Excerpt from "Reflections on Water and Oil," in David Orr's Earth in Mind: On Education, Environment, and the Human Prospect:
The modern world is in some ways a dialogue between oil and water. Water makes life possible, while oil is toxic to most life. Water in its pure state is clear; oil is dark. Water dissolves; oil congeals. Water has inspired great poetry and literature. Our language is full of allusions to springs, depths, currents, rivers, seas, rain, mist, dew, and snowfall. To a great extent our language is about water and people in relation to water. We think of time flowing like a river. We cry oceans of tears. We ponder the wellsprings of thought. Oil, on the contrary, has had no such effect on our language. To my knowledge, it has given rise to no poetry, hymns, or great literature, and probably to no flights of imagination other than those of pecuniary accumulation.

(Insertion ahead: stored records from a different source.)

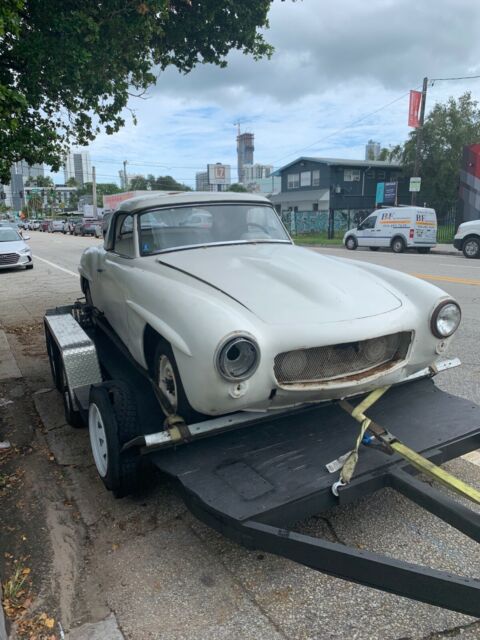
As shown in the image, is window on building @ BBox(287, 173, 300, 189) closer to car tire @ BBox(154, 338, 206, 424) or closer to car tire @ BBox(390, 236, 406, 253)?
car tire @ BBox(390, 236, 406, 253)

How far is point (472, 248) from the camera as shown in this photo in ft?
62.7

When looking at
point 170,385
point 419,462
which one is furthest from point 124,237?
point 419,462

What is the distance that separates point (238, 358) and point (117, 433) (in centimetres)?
93

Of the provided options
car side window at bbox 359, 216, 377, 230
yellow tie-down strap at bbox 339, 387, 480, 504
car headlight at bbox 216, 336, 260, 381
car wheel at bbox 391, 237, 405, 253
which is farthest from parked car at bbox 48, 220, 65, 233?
yellow tie-down strap at bbox 339, 387, 480, 504

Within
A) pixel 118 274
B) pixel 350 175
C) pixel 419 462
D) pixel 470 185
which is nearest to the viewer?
pixel 419 462

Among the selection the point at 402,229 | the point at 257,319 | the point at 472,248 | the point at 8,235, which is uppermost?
the point at 257,319

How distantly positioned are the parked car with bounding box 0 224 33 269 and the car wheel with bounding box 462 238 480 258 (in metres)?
15.9

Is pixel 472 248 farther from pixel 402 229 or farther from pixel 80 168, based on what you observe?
pixel 80 168

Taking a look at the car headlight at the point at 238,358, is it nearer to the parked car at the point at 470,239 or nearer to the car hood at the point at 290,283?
the car hood at the point at 290,283

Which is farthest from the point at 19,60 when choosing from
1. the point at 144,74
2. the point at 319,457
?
the point at 319,457

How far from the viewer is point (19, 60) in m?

Cheap oil and the automobile pitted community against community, suburban commuters against city neighborhoods. Money made from oil and oil-based technologies corrupted our politics, while our growing dependency corrupted our sense of proportion and scale. To guarantee our access to Middle Eastern oil we have declared our willingness to initiate Armageddon. We are now spending billions in fulfillment of this pledge even though a fraction of this annual bill would eliminate the need for oil imports altogether.
From the same book:Six ways oil has undermined our intelligence:
1. It has eroded our ability to think intelligently about community and the possibility of cooperation. Instead, it pits states against states, regions against regions, nations against nations, and by doing so has shaped a mindset that cannot rise above competition.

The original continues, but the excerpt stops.